In the bug thread, which release is the upstream enhancement targeting?

_TEXT SHOWN:_
□ □ □ □

There is no supported way to accept traffic from hostnetworked routers via network policy in OVN-kubernetes, with both versions 4.7 and 4.6. The workaround regarding the addition of a label in the default namespace (https://docs.openshift.com/container-platform/4.6/post_installation_configuration/network-configuration.html) is an Openshift-SDN specific oddity and needs to be documented as such.  Therefore I am reassigning this bug to the Documentation team to fix. 

Note: There is an upstream enhancement targeting 4.8 -> https://github.com/openshift/enhancements/blob/master/enhancements/network/allow-from-router-networkpolicy.md  

Thanks, 
Andrew

Comment 4 Mike McKiernan 2021-02-19 21:57:07 UTC
Doc PR, PTAL: https://github.com/openshift/openshift-docs/pull/29633

Comment 21 Andrew Stoycos 2021-03-19 14:47:57 UTC
*** Bug 1937008 has been marked as a duplicate of this bug. ***

Comment 22 Andrew Stoycos 2021-04-01 19:45:41 UTC
Closing since this was fixed by https://github.com/openshift/openshift-docs/pull/29633

Comment 24 msi_bacalm 2021-04-02 08:06:45 UTC
This bug has been closed based on update in docs, while the original issue tracked here shall be closed when RFE will be implemented which was mention few comments back
>> Note: There is an upstream enhancement targeting 4.8 -> https://github.com/openshift/enhancements/blob/master/enhancements/network/allow-from-router-networkpolicy.md

Comment 27 msi_bacalm 2021-05-05 07:48:34 UTC
Additional comment from me would be:
RFE refers to routers pods running in host network. While the issue affects ALL types of pods running with host network.

□ □ □ □

_DATASET EXTRACT:_

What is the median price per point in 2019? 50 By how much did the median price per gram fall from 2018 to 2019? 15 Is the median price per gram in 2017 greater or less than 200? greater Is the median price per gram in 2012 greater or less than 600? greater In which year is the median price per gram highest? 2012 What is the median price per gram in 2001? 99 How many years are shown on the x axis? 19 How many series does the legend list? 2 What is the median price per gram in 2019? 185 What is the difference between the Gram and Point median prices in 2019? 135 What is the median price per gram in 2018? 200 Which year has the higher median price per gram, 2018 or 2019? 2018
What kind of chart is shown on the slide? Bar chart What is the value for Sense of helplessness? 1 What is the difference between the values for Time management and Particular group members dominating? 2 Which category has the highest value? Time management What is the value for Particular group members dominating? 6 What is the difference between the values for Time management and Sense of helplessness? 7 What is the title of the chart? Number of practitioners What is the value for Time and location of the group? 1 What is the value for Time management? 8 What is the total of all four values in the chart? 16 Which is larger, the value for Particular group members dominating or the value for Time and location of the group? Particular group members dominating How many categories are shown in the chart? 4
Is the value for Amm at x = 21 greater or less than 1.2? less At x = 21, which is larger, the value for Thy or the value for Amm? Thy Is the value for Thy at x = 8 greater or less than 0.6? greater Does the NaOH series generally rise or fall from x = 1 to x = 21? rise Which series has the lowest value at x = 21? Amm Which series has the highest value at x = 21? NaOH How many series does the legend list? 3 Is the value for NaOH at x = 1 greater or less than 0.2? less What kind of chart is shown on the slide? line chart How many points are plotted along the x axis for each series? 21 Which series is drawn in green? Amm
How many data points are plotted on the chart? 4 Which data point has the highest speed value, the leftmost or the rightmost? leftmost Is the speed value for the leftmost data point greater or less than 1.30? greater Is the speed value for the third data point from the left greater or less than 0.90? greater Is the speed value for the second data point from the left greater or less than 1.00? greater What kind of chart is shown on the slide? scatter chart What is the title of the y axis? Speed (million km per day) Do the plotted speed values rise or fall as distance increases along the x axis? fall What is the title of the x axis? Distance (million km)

□ □ □ □

_EXERCISE RESULT:_
4.8